Il était environ 6h30, lorsque ce bus N° 19 de la SOTRA, entama sa montée sur le pont Félix Houphouët Boigny. Le chauffeur aperçoit une voiture arriver sur sa gauche. La voie est dégagée. Mais le véhicule qui roulait à vive allure tout comme le bus, fait une queue de poisson au mastodonte bondé de monde. Le chauffeur du bus, surpris par la brusque manœuvre du véhicule, se déporte dangereusement sur sa gauche. S’il réussit au prix de mille efforts à éviter de percuter la voiture, il ne réussira pas à éviter la Toyota, en panne, garée sur le côté gauche du pont.
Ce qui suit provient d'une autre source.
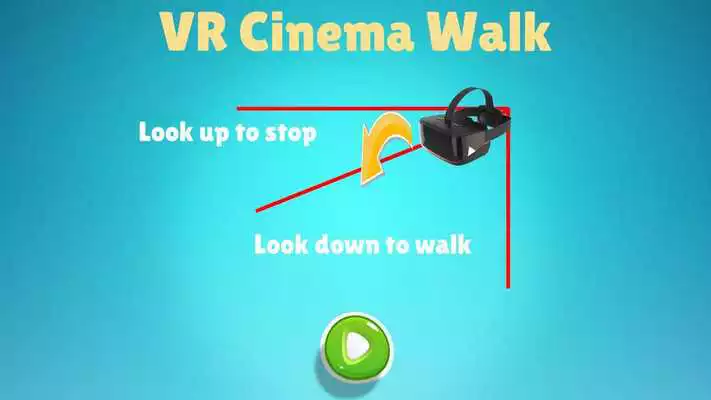 Play VR Cinema Walk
L’inévitable, se produit alors. A l’intérieur du bus, c’est un véritable concert de cris stridents et de hurlements. Chacun s’agrippant désespérément à ce qu’il peut. A l’extérieur, la scène est digne d’un film d’action hollywoodien: crissements de pneus, bruits assourdissants de métal. Le bus, lancé à une folle allure, n’arrête pas sa course. Il renverse violement un poteau électrique, fait plusieurs tonneaux, arrache le béton armé avant de plonger dans la lagune Ebrié. Puis s’ensuit un silence total. Ce jour, 05 aout 2011. Veille de la célébration de la fête de l’indépendance de la Côte d’Ivoire. On ne reverra plus jamais Konan Fabrice, Guéhi Rosemonde, Fanta Sidibé, Lago Gogoua… Leurs rêves, leurs espoirs, s’étant envolés avec eux. Tout comme nous, ils ont rêvé et souhaité plus de justice, plus de liberté, plus de démocratie, dans leur pays. Quitte à nous qui avons encore la grâce d’être en vie, de continuer leur lutte, là où ils l’ont laissé. Ainsi s’achève leur histoire. Que leurs âmes reposent en paix.